Day 179

What would you call this condition, when you want to do something, has time to do it but when you actually sit down to do it you simply lack the drive; when 10 things are on mind and you end up doing none if it. Anger, frustration & irritability are undeniably the obvious outcome of such a perturbed mental state. I have taken up few tasks and the depth they require overwhelms me and simply drains my energy.

I could not escape from whatever I needed to do so I stopped doing everything all together, prayed and then focused all my attention on my breathe. At first, the breathing was so irregular that I could hardly breathe. As I concentrated on my breathing within seconds I noticed it becoming soft, regular & subtle. I knew that now I had a proper supply of oxygen to my brain and everything was handled rightly and in much less time than I estimated. I did whatever I had to, plus I had the time to watch my favorite TV show and do a host of other activities.

You would have noticed that if you are angry, anxious or afraid your breathing becomes irregular and runs faster than a speeding bullet. However, the breath becomes regular on its own when we focus on its rhythm, without trying to deliberately change it, just let it be. Resultantly our mental faculties are then better equipped to function in the world.

It has just started to rain and thankfully without any power shut-downs.

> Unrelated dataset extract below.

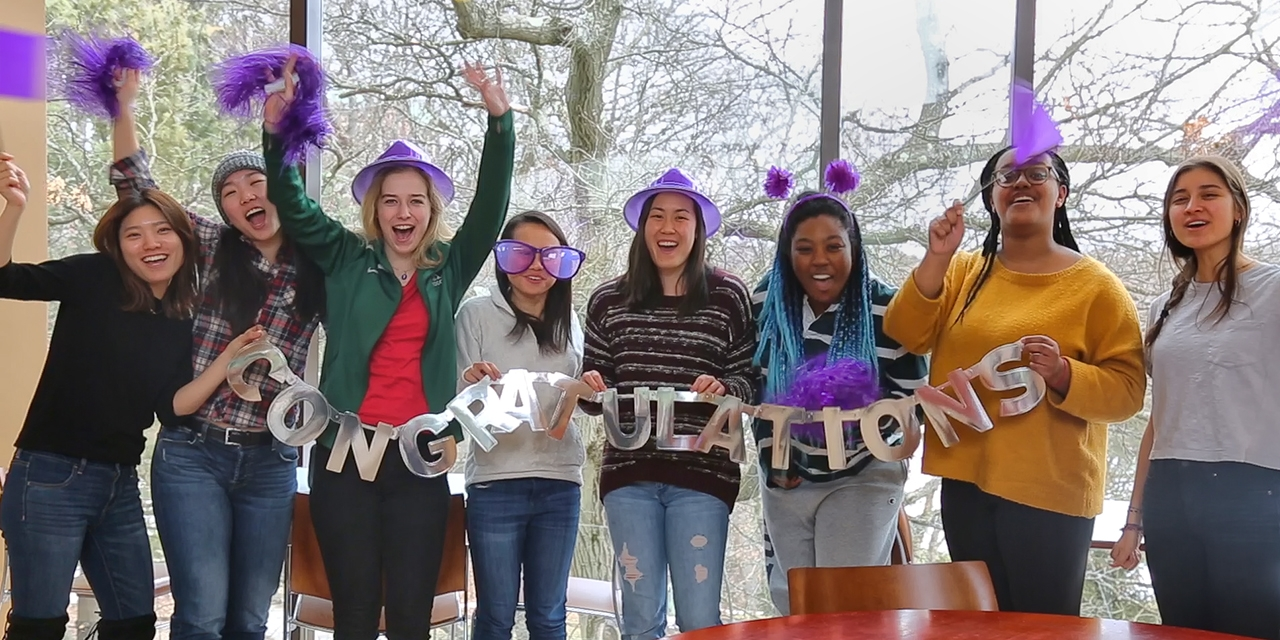 A group of Wellesley students wearing purple gear welcome the Wellesley Class of 2022.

Karachi’s weather had a pleasant effect after few minutes of heavy rainfall early morning and we can safely say that winter is in no mood of leaving us soon.

In this solitude of the night there is a henna ceremony going on nearby and they are playing Indian film songs and probably the youngest lot are hoofing it to the beats. The night appears to be fun there but not that much in this heavy rainfall.

Dearest ones sorry for this abrupt break but its time to move to the comforts of my bed, sweet dreams…

Sonya. (Day 179)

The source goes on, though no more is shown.